The Case for Tool Tethering Devices when Working at Height

The Case for Tool Tethering Devices when Working at Height

20th February 2019

A fall from height is still a very real risk in the construction industry today, despite the strict rules and regulations governing work at height of all kinds.  Another common cause of injury on construction sites around the world is being struck by tools or materials that fall from height.  This is why tool tethering is such an important issue.  Keeping track of your tools whilst working at height is a challenge and using a tool tethering system is the most efficient method of avoiding the risk of falling objects on a building site. 

There are thousands of injuries here in the UK every year as a direct result of a dropped tool.  We know that hard hats are there to protect workers from falling objects, as well as other risks, but minimising the risk is always preferable as a method of preventing injuries. 

For example, the average screwdriver doesn’t weigh very much at all – it’s not considered a heavy tool.  However, if a screwdriver is dropped from a height of 45ft (14 metres), the acceleration combined with the screwdriver’s original mass means that it will hit the ground with an impact weight of over 70kg – this could kill somebody even if they are wearing a hard hat!

When you consider that much heavier and larger tools are frequently being used for work at height on a daily basis, you can see that tool tethering is a vital part of an effective health and safety policy. 

Using a lanyard specifically designed to tether tools and keep them safe adds an extra level of safety to any construction site.  The law requires that working at height must be done in the safest way possible and this applies to all work at height and means that employers whose employees are expected to work at height have a duty to use all resources available to ensure the safety of workers and tools. 

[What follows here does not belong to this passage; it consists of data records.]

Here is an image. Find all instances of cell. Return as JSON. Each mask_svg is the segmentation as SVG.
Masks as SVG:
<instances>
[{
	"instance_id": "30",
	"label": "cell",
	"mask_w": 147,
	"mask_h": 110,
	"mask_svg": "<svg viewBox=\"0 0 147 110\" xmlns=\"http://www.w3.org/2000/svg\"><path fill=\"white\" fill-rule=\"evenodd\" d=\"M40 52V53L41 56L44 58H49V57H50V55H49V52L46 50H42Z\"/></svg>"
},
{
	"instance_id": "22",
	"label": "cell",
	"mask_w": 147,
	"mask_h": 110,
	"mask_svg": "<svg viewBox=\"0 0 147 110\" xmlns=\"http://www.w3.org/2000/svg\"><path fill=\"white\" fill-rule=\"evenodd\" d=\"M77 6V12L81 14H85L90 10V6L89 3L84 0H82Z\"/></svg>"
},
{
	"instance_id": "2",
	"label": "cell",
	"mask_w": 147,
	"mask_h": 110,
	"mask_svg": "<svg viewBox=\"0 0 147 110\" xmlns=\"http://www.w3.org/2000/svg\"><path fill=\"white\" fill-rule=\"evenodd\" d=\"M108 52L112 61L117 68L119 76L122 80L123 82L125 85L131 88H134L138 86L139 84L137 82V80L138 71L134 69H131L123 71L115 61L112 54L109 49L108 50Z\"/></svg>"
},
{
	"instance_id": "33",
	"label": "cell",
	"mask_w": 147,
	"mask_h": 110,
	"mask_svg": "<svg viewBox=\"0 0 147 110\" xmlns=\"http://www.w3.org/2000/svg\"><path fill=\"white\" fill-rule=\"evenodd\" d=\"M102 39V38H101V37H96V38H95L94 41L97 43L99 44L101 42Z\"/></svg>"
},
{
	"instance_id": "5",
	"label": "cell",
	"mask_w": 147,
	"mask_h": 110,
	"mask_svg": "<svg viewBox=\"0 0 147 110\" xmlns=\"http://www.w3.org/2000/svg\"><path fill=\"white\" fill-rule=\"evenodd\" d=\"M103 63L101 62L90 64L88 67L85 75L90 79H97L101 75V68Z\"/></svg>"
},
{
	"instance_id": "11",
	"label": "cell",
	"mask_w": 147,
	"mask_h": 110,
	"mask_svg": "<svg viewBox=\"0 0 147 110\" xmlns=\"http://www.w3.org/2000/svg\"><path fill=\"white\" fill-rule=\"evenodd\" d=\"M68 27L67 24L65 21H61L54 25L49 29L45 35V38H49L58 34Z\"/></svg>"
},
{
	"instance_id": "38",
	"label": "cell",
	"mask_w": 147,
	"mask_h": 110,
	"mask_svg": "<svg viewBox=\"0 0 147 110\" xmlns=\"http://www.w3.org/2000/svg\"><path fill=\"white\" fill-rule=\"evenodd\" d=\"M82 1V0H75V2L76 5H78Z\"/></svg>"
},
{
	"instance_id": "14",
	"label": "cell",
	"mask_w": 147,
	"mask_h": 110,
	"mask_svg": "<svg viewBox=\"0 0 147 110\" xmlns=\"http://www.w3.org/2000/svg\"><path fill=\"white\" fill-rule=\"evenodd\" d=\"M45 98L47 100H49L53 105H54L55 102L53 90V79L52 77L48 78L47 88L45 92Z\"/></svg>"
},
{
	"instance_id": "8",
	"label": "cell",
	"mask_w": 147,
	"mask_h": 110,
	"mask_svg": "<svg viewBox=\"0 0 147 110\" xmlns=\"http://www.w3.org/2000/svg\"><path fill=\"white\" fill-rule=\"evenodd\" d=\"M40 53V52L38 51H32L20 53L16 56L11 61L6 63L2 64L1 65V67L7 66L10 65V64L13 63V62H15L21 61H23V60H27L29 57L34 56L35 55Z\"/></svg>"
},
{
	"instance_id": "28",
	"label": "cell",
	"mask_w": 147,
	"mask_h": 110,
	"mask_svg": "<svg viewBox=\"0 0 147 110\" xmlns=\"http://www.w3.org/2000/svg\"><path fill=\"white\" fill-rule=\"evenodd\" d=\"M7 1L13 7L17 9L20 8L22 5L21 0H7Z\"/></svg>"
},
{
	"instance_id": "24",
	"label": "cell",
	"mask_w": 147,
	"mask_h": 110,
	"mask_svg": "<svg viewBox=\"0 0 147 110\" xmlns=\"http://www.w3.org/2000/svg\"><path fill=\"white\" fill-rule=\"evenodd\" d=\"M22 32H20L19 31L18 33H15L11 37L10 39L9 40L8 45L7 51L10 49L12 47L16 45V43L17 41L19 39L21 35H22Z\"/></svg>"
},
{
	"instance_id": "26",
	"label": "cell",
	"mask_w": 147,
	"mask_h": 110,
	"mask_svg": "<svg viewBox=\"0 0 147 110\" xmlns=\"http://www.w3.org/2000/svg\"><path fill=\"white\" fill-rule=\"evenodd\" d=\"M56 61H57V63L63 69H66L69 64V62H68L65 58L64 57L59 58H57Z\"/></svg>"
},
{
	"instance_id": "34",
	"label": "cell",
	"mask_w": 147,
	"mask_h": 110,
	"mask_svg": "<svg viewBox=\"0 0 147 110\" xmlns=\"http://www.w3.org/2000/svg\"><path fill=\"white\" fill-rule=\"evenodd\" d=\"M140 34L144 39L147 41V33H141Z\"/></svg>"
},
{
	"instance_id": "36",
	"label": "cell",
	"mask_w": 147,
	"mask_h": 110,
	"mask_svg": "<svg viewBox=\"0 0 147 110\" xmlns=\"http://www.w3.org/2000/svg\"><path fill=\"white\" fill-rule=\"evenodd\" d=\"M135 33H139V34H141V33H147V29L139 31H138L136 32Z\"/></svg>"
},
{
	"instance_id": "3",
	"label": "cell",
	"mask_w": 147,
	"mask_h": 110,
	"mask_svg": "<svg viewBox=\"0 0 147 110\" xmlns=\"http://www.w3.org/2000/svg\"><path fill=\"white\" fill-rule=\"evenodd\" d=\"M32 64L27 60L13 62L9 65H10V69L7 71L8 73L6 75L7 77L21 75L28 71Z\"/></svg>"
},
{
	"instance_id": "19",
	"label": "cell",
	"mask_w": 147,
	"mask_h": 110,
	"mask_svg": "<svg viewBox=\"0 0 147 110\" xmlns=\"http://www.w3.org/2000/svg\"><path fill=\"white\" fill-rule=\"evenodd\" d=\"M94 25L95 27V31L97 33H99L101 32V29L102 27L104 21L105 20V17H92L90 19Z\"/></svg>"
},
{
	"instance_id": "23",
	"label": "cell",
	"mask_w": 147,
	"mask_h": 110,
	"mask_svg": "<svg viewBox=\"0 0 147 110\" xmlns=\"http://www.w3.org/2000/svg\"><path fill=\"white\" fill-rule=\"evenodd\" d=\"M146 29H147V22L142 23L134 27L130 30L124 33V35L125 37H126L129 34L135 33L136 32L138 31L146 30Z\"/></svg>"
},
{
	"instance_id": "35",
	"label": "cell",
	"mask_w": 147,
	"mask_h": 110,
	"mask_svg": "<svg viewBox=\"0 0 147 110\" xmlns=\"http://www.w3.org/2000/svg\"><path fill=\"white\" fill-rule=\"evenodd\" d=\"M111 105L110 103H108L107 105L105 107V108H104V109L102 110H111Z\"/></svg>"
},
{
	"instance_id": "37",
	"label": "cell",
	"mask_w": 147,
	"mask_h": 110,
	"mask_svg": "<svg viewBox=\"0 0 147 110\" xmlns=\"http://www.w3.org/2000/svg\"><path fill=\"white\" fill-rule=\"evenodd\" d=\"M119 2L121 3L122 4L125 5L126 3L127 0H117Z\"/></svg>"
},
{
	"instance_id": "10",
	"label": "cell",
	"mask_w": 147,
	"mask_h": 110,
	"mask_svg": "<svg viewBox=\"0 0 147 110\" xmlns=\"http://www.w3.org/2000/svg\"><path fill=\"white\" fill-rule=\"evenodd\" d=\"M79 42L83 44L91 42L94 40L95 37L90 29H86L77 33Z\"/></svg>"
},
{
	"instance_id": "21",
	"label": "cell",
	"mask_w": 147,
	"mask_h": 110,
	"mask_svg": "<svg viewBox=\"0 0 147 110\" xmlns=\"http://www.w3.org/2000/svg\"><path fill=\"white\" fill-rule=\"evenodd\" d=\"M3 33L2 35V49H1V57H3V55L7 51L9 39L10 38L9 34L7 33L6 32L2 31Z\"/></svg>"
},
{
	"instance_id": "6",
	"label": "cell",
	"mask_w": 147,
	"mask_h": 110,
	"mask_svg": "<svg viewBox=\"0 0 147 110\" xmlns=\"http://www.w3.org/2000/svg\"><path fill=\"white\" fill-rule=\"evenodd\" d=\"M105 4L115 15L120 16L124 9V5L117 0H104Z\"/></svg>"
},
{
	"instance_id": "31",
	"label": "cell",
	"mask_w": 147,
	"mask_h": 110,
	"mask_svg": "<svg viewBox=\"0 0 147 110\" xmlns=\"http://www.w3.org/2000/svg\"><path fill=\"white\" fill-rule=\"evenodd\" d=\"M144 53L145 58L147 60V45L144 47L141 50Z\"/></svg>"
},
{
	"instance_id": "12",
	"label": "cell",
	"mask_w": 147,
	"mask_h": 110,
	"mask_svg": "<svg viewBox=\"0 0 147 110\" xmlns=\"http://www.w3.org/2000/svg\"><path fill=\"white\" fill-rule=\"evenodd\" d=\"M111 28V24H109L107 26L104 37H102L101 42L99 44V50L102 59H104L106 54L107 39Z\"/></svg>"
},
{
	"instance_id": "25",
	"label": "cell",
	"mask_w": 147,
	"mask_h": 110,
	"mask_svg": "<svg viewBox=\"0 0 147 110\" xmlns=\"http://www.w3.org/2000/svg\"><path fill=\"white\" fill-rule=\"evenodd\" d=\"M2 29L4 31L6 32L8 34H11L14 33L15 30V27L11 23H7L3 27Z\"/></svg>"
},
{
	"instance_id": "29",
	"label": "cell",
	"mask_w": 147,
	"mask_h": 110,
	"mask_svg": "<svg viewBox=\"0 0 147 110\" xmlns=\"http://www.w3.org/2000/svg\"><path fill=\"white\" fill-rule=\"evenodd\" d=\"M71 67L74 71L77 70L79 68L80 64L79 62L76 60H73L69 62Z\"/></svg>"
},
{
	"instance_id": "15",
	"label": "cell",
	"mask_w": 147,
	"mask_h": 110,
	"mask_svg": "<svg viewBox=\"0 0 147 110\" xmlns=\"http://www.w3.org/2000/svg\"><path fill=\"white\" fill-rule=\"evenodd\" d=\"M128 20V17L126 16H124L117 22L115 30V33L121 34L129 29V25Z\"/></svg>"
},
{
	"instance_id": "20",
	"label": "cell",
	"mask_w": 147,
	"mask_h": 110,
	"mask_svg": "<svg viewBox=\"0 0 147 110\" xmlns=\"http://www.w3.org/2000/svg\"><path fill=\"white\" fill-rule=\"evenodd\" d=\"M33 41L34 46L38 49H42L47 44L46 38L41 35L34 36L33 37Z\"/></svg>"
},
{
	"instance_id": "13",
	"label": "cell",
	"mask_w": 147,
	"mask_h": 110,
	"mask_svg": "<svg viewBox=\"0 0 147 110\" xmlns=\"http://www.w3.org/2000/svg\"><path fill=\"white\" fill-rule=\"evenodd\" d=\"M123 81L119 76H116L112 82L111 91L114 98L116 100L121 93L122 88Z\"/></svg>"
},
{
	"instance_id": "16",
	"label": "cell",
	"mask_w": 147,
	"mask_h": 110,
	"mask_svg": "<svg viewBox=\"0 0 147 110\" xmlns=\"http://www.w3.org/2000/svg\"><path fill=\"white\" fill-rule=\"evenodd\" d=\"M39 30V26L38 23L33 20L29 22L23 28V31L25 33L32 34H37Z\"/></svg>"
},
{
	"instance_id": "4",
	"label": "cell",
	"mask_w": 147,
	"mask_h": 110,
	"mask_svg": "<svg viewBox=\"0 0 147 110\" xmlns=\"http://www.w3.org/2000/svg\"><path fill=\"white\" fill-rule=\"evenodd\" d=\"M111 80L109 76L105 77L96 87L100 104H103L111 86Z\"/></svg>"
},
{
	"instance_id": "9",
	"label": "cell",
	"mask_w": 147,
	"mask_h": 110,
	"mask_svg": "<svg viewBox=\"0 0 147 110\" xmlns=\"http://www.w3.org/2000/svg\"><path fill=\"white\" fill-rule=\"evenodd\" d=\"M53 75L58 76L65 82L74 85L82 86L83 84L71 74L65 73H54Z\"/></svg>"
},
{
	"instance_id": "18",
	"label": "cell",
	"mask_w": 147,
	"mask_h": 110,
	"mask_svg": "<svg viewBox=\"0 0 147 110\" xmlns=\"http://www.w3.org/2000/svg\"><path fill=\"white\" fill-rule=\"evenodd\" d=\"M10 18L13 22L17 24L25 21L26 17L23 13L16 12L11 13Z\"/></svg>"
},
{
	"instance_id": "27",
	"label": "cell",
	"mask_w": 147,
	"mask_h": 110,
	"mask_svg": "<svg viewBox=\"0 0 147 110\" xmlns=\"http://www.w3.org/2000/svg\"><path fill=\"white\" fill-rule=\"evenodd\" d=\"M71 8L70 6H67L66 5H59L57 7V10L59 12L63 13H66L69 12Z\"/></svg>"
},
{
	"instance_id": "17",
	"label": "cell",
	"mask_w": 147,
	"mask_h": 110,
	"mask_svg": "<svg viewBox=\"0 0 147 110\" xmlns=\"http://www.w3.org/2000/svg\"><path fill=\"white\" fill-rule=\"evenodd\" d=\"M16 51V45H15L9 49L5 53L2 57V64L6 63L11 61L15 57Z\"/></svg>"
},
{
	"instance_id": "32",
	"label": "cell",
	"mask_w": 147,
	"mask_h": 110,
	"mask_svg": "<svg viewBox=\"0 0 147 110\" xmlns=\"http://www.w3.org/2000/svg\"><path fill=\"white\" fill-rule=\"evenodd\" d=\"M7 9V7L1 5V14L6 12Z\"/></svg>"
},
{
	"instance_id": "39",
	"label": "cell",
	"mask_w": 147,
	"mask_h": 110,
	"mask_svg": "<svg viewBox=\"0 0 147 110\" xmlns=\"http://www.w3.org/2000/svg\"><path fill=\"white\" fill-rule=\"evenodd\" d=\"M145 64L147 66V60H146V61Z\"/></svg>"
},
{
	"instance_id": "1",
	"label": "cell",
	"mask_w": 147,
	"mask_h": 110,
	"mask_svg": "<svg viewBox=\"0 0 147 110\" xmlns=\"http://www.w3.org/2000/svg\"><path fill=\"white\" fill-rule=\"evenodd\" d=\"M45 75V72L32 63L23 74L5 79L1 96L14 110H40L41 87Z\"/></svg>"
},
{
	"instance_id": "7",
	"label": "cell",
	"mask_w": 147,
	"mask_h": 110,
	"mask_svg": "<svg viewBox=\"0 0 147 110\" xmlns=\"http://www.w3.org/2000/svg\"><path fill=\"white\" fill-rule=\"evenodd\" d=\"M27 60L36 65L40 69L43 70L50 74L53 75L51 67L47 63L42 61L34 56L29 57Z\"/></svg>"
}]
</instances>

Safe work at height relies on a combination of controls, including safety nets, covered walkways and tool tethering.  When tools are transferred from an individual worker to a tool storage box or bag, proper transfer procedures should be followed to make sure that all tools are secure at all times. 

This makes sense on so many levels, including economically.  Any employer who fails to ensure that work at height is carried out in the safest manner possible is likely to face hefty fines, or even a jail sentence.  This doesn’t just apply in the aftermath of an incident or accident, it applies at all times.  If an employee or a member of the public reports a concern about unsafe working practices to the relevant authorities, the employer is likely to face a court case and subsequent fines.  This could mean financial ruin for any construction company owner.

The added bonus of adopting a tool tethering policy is that it will protect tools from damage, avoiding the need to replace costly tools and equipment that have been ruined in a fall.  The more tools you have in operation at any given time, the greater the risk that they will experience a fall from height (and subsequent damage).